Publié en ligne le 29 août 2012
Note de lecture de Nicolas Gauvrit

Isabelle Drouet est maître de conférences en philosophie des sciences. Son ouvrage Causes, probabilités, inférences, aborde la question de la causalité d’un point de vue à la fois probabiliste et philosophique. L’ouvrage est passionnant à plusieurs égards.

D’abord parce qu’il illustre le fait souvent ignoré que, même en mathématiques, la construction d’un nouveau concept (ici celui de cause) est contraint par le sens commun de l’idée floue sous-jacente. « Comment définir mathématiquement une notion de cause qui reflète le plus fidèlement possible ce qu’on nomme spontanément une cause ? » est l’étrange question qui se pose tout au long du document.

Ensuite pour des raisons liées à la nature de la science. Certains pensent que le but de la science est de démontrer des relations de cause à effet pour expliquer le monde. D’autres qu’il est de construire des modèles prédictifs, sans se demander si ces modèles sont vrais, mais seulement s’ils sont efficaces. Deux visions apparemment inconciliables, mais peut-être pas dans le cadre des modèles causaux présentés ici.

Enfin d’un point de vue méthodologique, car même si l’on est d’accord sur une définition rigoureuse de ce qu’est une cause, comment déterminer expérimentalement les causalités ? C’est là que le livre aborde les probabilités et oppose deux grands types d’approches, exposant leurs intérêts et leurs limites relatives. Dans l’approche classique, on suppose des relations de cause à effet entre des événements ou des variables, ce qui donne un modèle de la réalité, que l’on peut ensuite tester statistiquement. Dans l’approche bayésienne, on part des variables et on détermine par un algorithme les relations causales entre ces variables (sous l’hypothèse qu’aucune variable non prise en compte n’intervient de manière cachée).

Alors : faut-il lire ce livre ? À tous ceux qui s’intéressent déjà à la question de la causalité et à la méthodologie en sciences humaines sans en être spécialiste, je réponds oui sans hésiter ! D’autant qu’à ma connaissance cet ouvrage n’a pas d’équivalent en Français.

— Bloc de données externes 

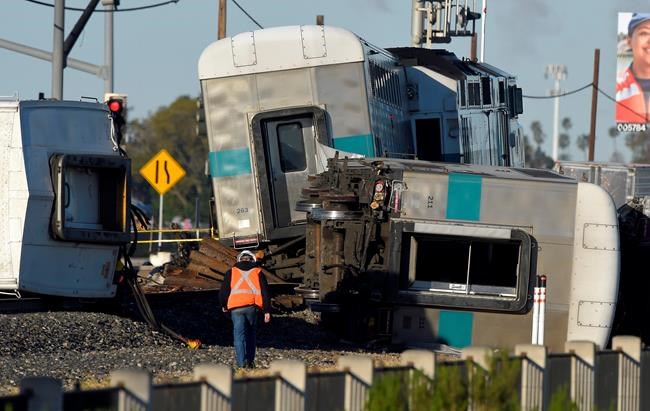 Truck driver fatigue cited in California train crash | iNFOnews.ca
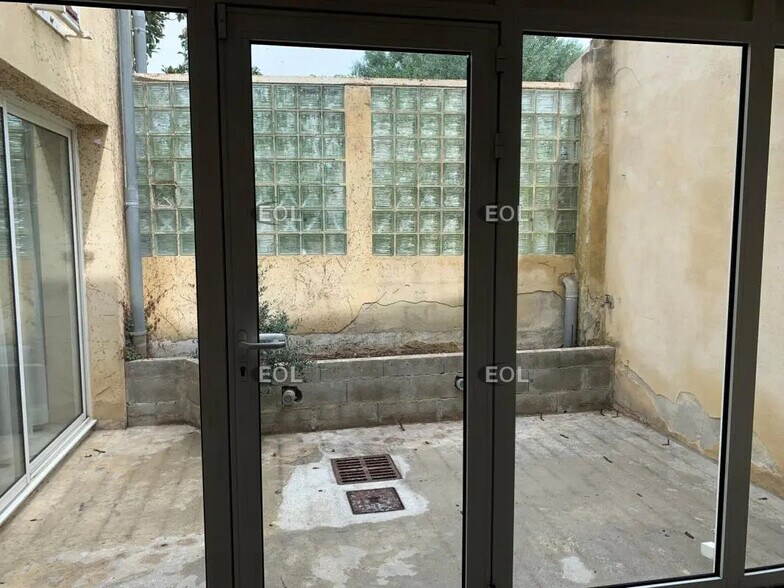 Retail in Sorgues for lease - Interior Photo - Image 2 of 4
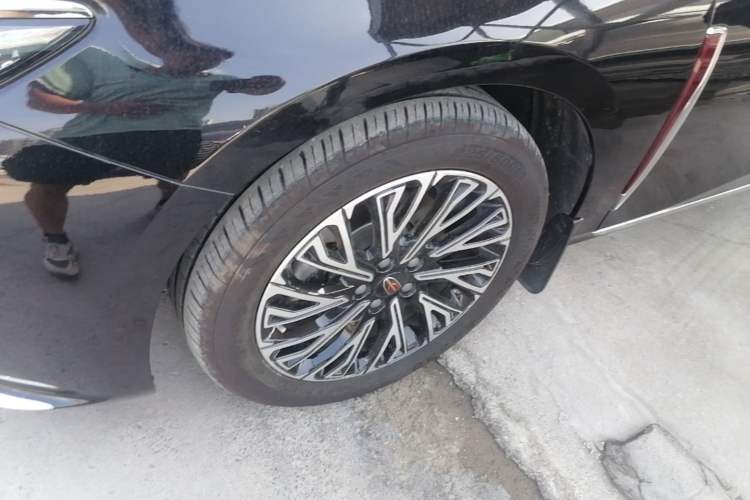 Used Hongqi H5 2024 2.0T Automatic Smart Connect Flagship Edition Left Front Wheel Hub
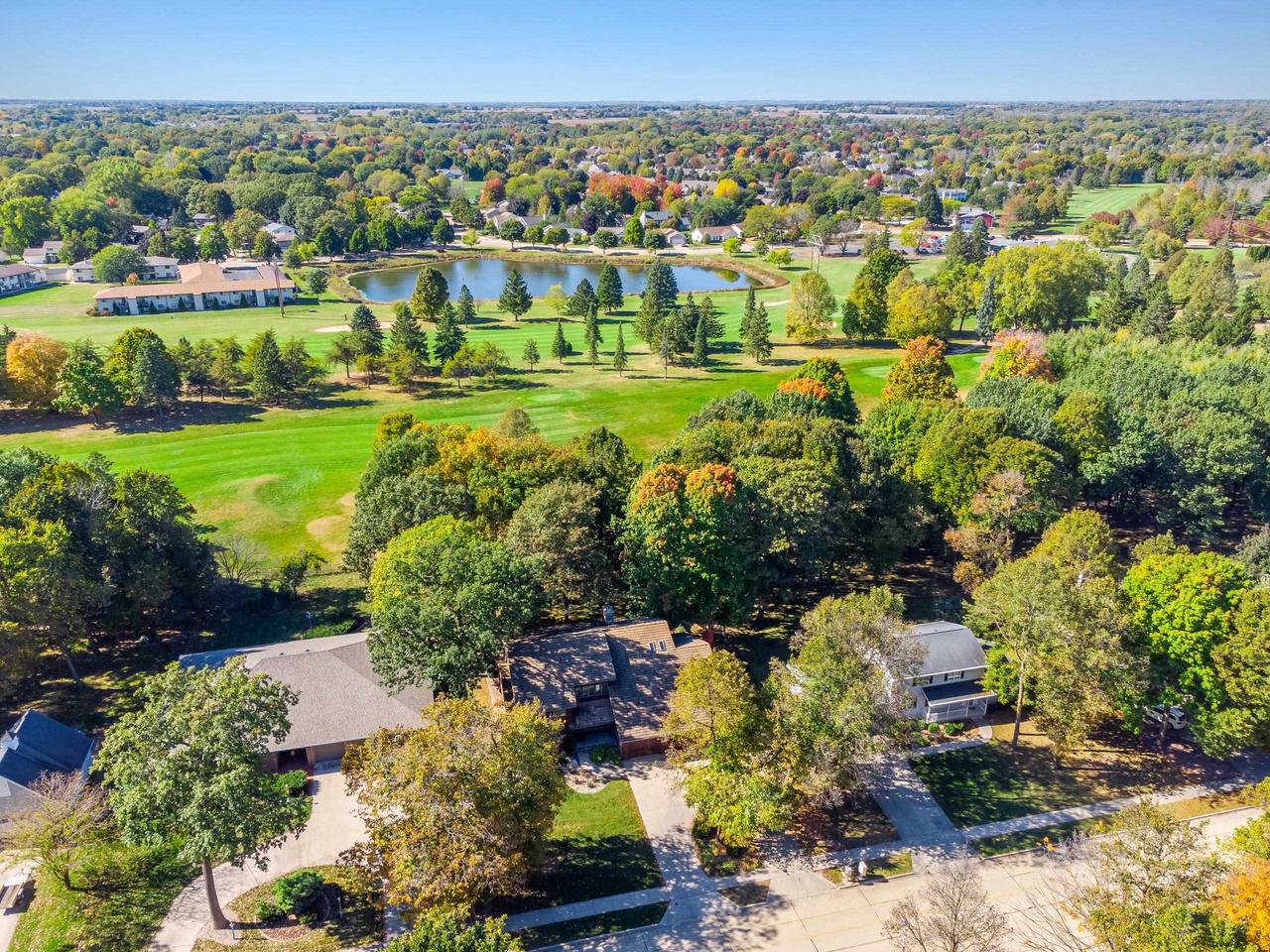 Oshkosh, Wisconsin, 54904, United States, 4 Bedrooms Bedrooms, ,3 BathroomsBathrooms,Residential,For Sale,1978045
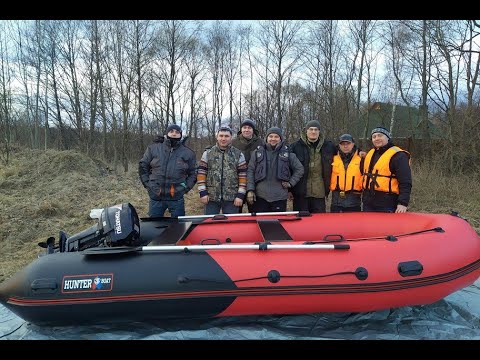 Видео: Обзор ХАНТЕР PRO 420 + Tohatsu 18 (4-х лопастной винт)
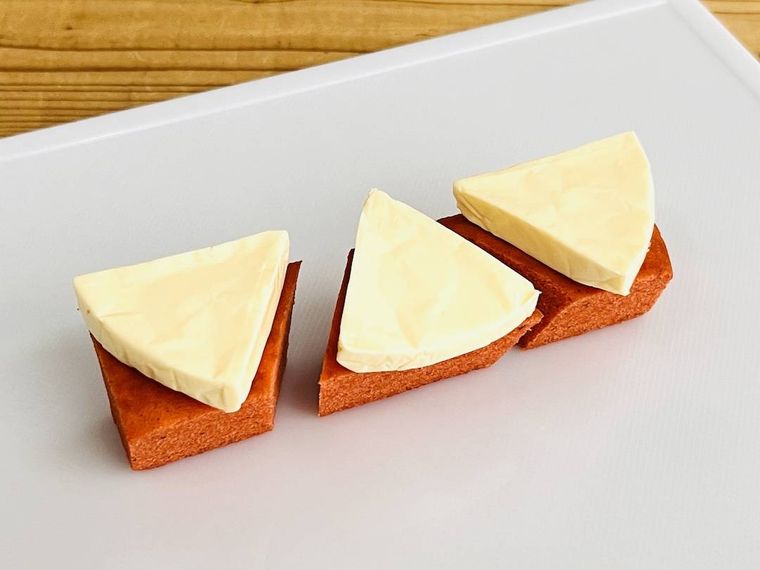 無印良品の食物繊維がとれるバウム トマトバジルに6Pチーズをのせた様子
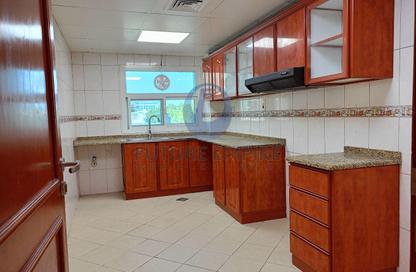 Apartment - 2 - 3 for rent in Al Menhali Building - Oud Metha - Bur Dubai - Dubai Apartment - 2 - 3 for rent in Al Menhali Building - Oud Metha - Bur Dubai - Dubai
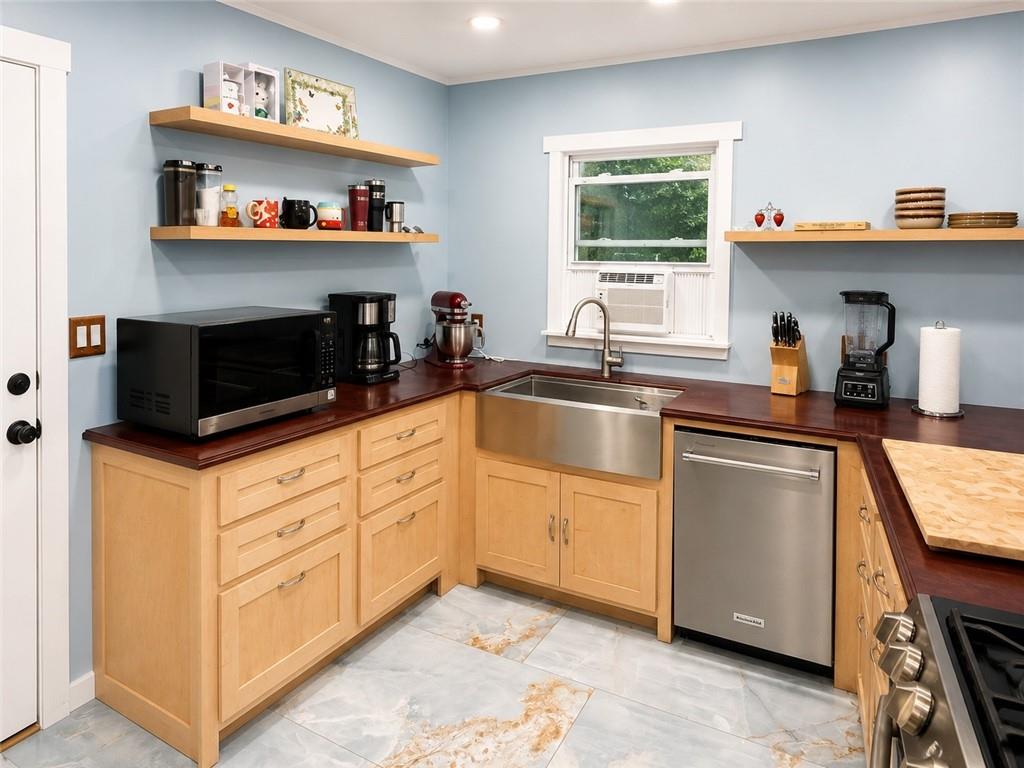 98 Almon Church Road
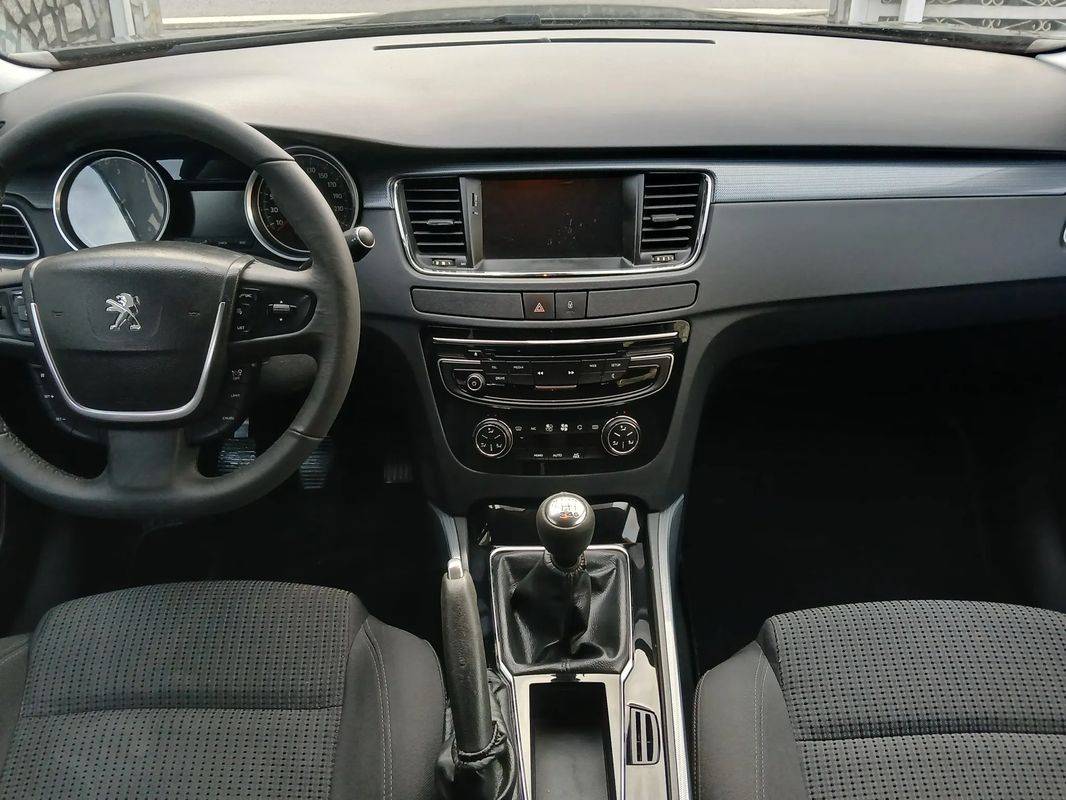 peugeot-508-sw-2015-diesel-1560cc
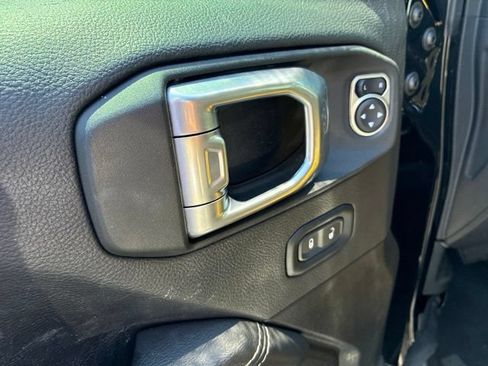 Used 2022 Jeep Wrangler Unlimited Sahara w/ Cold Weather Group AWD/4WD image 5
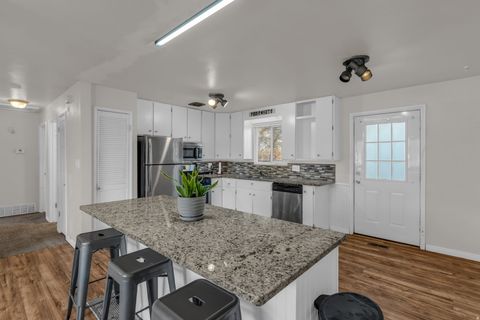 Tiny photo for 847 W 630 N, Orem, UT 84057 (MLS # 2127037)
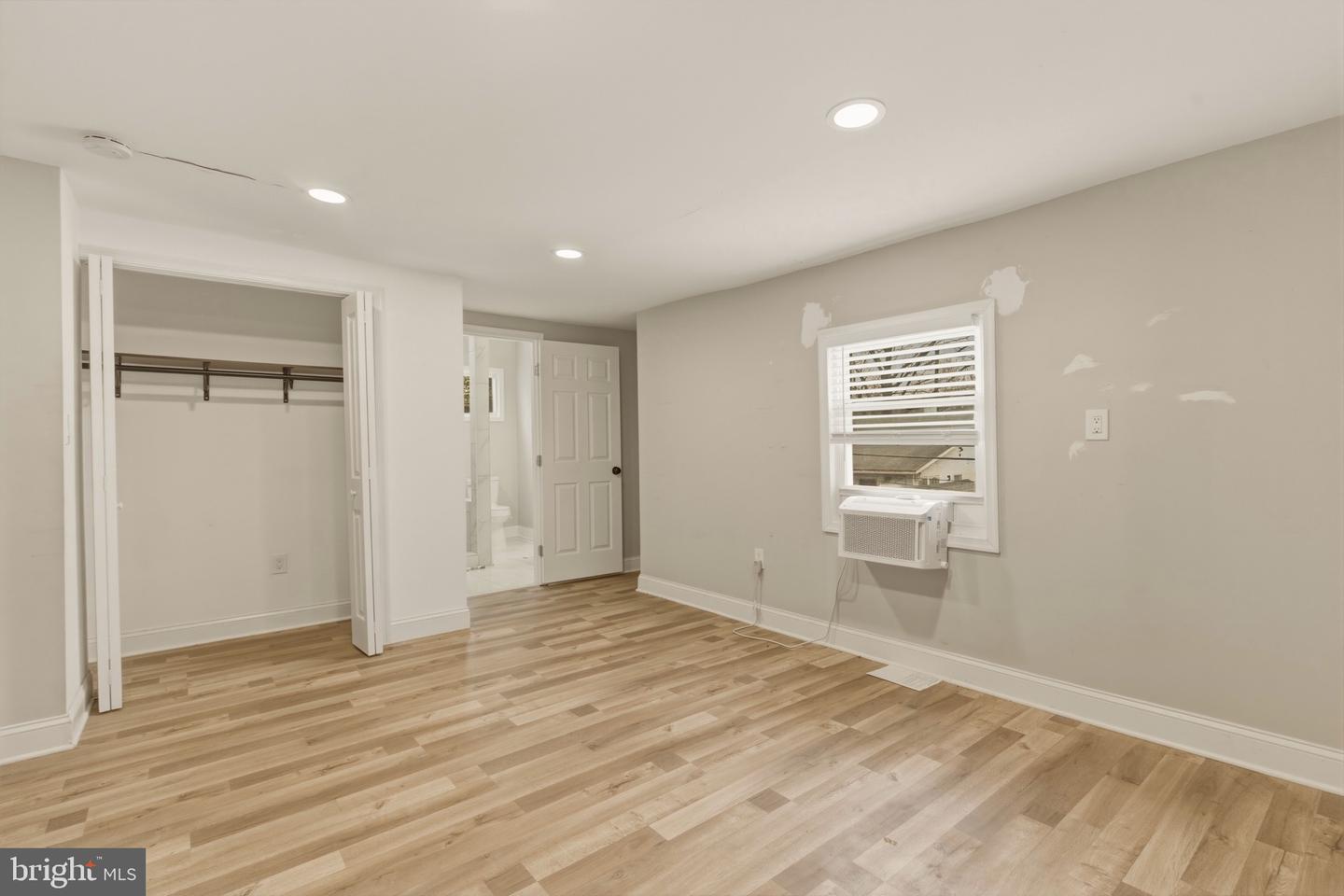 716 CROISSANT PL SE, WASHINGTON, District Of Columbia 20019, ,Residential,For sale,716 CROISSANT PL SE,DCDC2246296 MLS # DCDC2246296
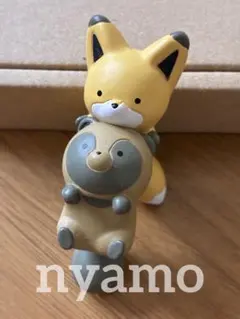 【フィギュア】PUTTITO タヌキとキツネ ミニフィギュア 新品未使用のサムネイル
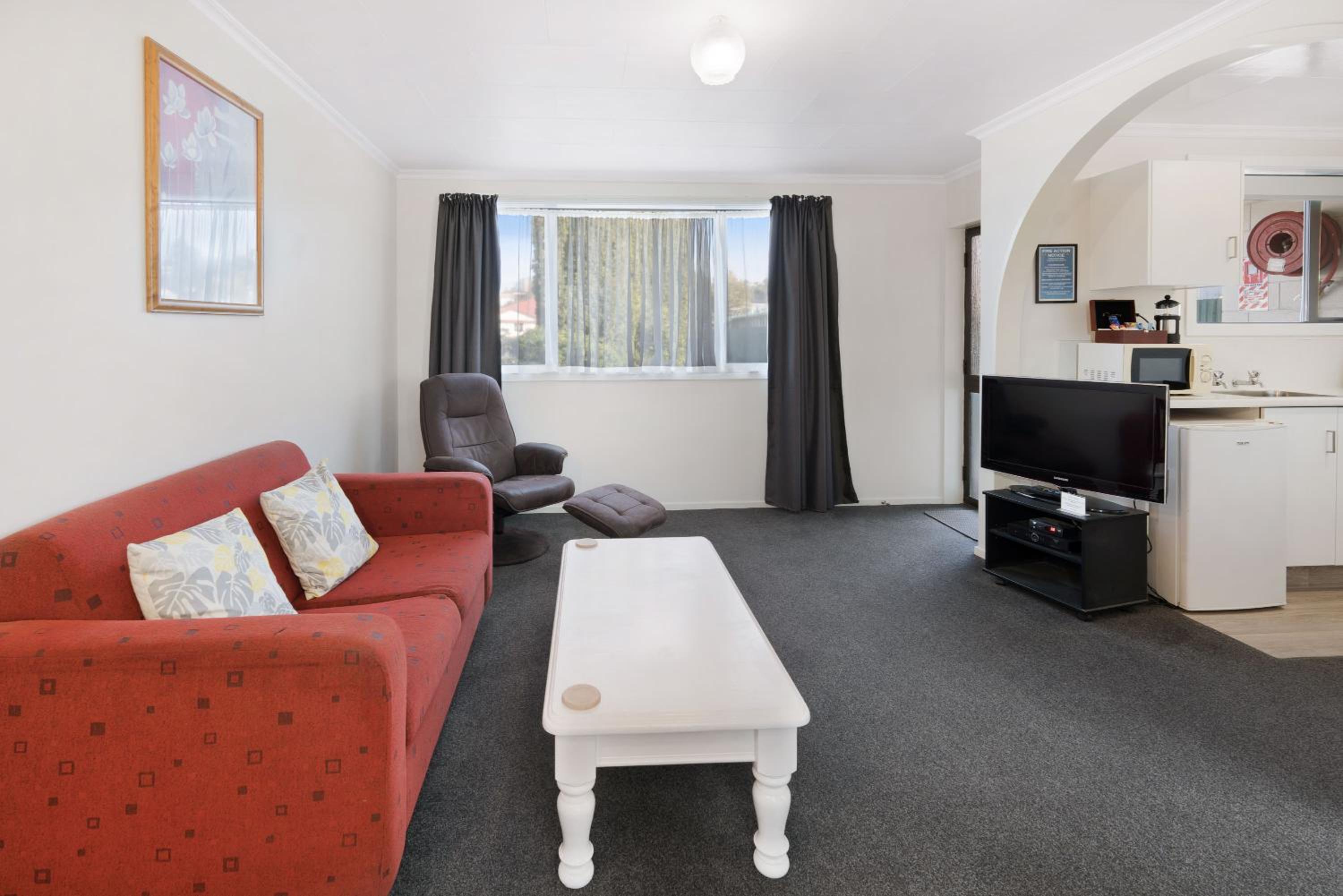 One-Bedroom Suite - Photo 2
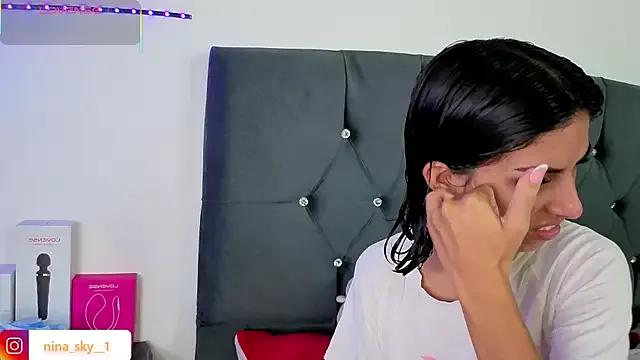 litteninasky from StripChat is Freechat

Pour les autres, qui chercheraient un texte très accessible présentant dans les grandes lignes les idées actuelles sur la question, je serais plus prudent. L’ouvrage est en effet écrit pour des étudiants : le style est précis et clair mais l’auteure suppose souvent des connaissances préalables. Les exemples sont frappants et choisis avec soin, mais ils sont rares. L’ouvrage reste donc abstrait ; ce n’est pas un document qu’on lit en une fois, ni comme un roman.